NATIONAL AND WORLD NEWS DIGEST | Icy weather hits South, cancels flights


Icy weather hits South, cancels flights

JACKSON, Miss.

A blast of winter weather pushed across the South on Sunday, coating bridges and roads with snow, sleet and freezing rain and causing hundreds of flight cancellations.

The governors of Louisiana, Alabama and Georgia issued emergency declarations. Alabama Gov. Bob Riley said workers had readied snow and salt trucks to help clear icy roads, and he asked all residents to stay home Sunday night and today unless necessary.

The National Weather Service posted winter-storm warnings from east Texas to the Carolinas.

Hot gadgets? Tablets and faster wireless

LAS VEGAS

Gadgets revealed at the annual International Consumer Electronics Show in Las Vegas flop more often than they pop. This year’s show, however, delivered many products that are bound to make a difference for years to come.

Microsoft provided a sneak peek at a radical new version of Windows, Verizon showed the first consumer gadgets for a wireless network that’s faster in many cases than wired broadband, and many manufacturers showed tablet computers with the potential to give Apple’s iPad a run for its money.

The show itself, the largest trade show in the Americas, was back in high form, after two lean years.

Militant is freed

ISLAMABAD, Pakistan

He is a self-declared warrior against U.S. and NATO troops in Afghanistan.
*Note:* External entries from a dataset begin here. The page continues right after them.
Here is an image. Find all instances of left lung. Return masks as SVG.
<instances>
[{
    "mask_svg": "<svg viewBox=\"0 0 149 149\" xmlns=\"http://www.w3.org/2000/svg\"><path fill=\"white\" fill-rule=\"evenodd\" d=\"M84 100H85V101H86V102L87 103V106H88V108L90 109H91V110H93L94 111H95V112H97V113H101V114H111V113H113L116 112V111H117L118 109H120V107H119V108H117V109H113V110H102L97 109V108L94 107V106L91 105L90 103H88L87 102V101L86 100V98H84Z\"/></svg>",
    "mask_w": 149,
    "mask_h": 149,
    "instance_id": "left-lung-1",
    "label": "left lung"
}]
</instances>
He allegedly ran terrorist training camps there when the Taliban was in power. He was suspected of involvement in the attempted assassination of two Pakistani leaders. And today, Qari Saifullah Akhtar is free.

Punjab Law Minister Rana Sanaullah, the top judicial official in Akhtar’s native Punjab province, told The Associated Press he was released from four months of house arrest in early December because authorities finished questioning him in connection with the October 2007 attempted assassination of former Prime Minister Benazir Bhutto and found no grounds to charge him. Bhutto was killed in December the same year.

Study: Love music? Thank dopamine

NEW YORK

Whether it’s The Beatles or Beethoven, people like music for the same reason they like eating or having sex: It makes the brain release a chemical that gives pleasure, a new study says.

The brain substance is involved both in anticipating a particularly thrilling musical moment and in feeling a rush from it, researchers found.

Previous work already had suggested a role for dopamine, a substance brain cells release to communicate with each other. But the new work, which scanned people’s brains as they listened to music, shows it happening directly.

Though dopamine helps us feel the pleasure of eating or having sex, it also helps produce euphoria from illegal drugs. It’s active in particular circuits of the brain.

Defending Simpson

YARMOUTH, Maine

Former O.J. Simpson defense lawyer F. Lee Bailey is defending Simpson’s 1995 acquittal on charges of murdering his ex-wife and her friend.

In his first written account of the trial, Bailey has posted a 46-page paper on his website in which he presents evidence he says proves Simpson’s innocence.

The 77-year-old Bailey tells the Portland Press Herald that the document, called “The Simpson Verdict,” is an effort to reveal evidence not heard before and to explain why he has maintained Simpson’s innocence in the face of attacks from critics.